### YOUR TASK
Below are entries; copy exactly, and only, the lines from the one containing "How much of" through their final line, leaving out pictures.

++++ PROVIDED DATA ++++

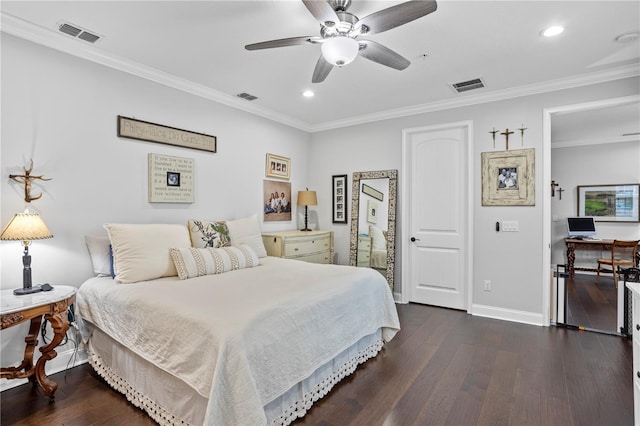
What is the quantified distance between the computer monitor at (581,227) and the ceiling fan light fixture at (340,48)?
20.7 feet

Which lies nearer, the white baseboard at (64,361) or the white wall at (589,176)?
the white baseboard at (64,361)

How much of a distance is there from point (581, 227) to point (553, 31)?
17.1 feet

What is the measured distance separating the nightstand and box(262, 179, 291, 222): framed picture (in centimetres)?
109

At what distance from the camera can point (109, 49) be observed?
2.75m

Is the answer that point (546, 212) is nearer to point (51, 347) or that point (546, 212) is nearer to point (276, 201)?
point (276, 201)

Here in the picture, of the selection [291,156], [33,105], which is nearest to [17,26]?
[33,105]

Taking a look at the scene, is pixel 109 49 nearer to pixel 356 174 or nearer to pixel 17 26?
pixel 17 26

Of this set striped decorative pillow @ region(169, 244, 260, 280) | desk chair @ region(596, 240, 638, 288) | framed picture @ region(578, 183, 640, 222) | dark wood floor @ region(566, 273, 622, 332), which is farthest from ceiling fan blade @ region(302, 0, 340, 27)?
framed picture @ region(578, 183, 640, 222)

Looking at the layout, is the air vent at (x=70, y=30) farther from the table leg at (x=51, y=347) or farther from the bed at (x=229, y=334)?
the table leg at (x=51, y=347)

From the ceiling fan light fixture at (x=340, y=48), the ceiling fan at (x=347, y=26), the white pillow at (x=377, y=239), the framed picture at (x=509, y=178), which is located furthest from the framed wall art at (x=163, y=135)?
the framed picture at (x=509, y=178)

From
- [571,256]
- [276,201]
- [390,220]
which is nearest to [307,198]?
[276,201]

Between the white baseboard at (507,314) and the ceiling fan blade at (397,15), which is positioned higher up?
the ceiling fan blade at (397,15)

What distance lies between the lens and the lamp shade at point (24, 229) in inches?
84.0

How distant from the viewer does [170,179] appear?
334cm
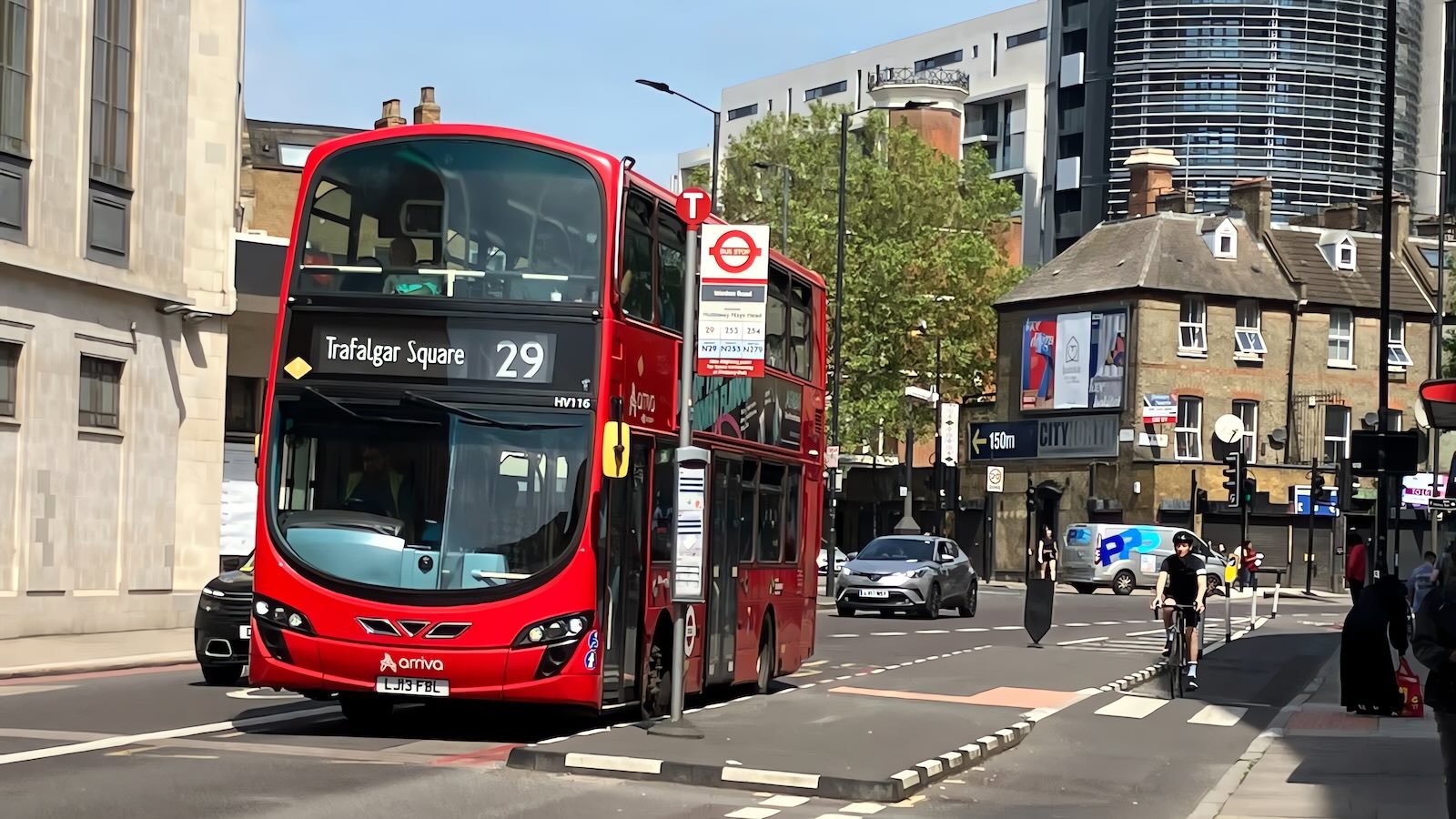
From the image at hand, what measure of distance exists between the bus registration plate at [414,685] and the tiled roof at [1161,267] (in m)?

++++

### RESPONSE FOR THIS EXERCISE
How much of a distance is there from point (581, 227) to point (553, 31)?
17.1 feet

What is the measured distance separating the nightstand and box(262, 179, 291, 222): framed picture (in centimetres)?
109

At what distance from the camera can point (109, 49) be observed?
2.75m

Is the answer that point (546, 212) is nearer to point (51, 347) or that point (546, 212) is nearer to point (276, 201)?
point (276, 201)

Here in the picture, of the selection [291,156], [33,105], which is nearest to [17,26]?
[33,105]

Taking a look at the scene, is pixel 109 49 nearer to pixel 356 174 or nearer to pixel 17 26?
pixel 17 26

Of this set striped decorative pillow @ region(169, 244, 260, 280) | desk chair @ region(596, 240, 638, 288) | framed picture @ region(578, 183, 640, 222) | dark wood floor @ region(566, 273, 622, 332), which is farthest from ceiling fan blade @ region(302, 0, 340, 27)?
framed picture @ region(578, 183, 640, 222)

Looking at the layout, is the air vent at (x=70, y=30) farther from the table leg at (x=51, y=347) or farther from the bed at (x=229, y=334)?
the table leg at (x=51, y=347)

From the ceiling fan light fixture at (x=340, y=48), the ceiling fan at (x=347, y=26), the white pillow at (x=377, y=239), the framed picture at (x=509, y=178), which is located furthest from the framed wall art at (x=163, y=135)?
the framed picture at (x=509, y=178)

From
- [571,256]
- [276,201]
- [390,220]
which is nearest to [307,198]?
[276,201]

Between the white baseboard at (507,314) and the ceiling fan blade at (397,15), which is positioned higher up?
the ceiling fan blade at (397,15)

What distance lies between the lens and the lamp shade at point (24, 229) in inches?
84.0

How distant from the viewer does [170,179] appear?
334cm
From the image at hand, what measure of distance exists between the bus registration plate at [414,685] and the tiled roof at [1161,267] (in m)?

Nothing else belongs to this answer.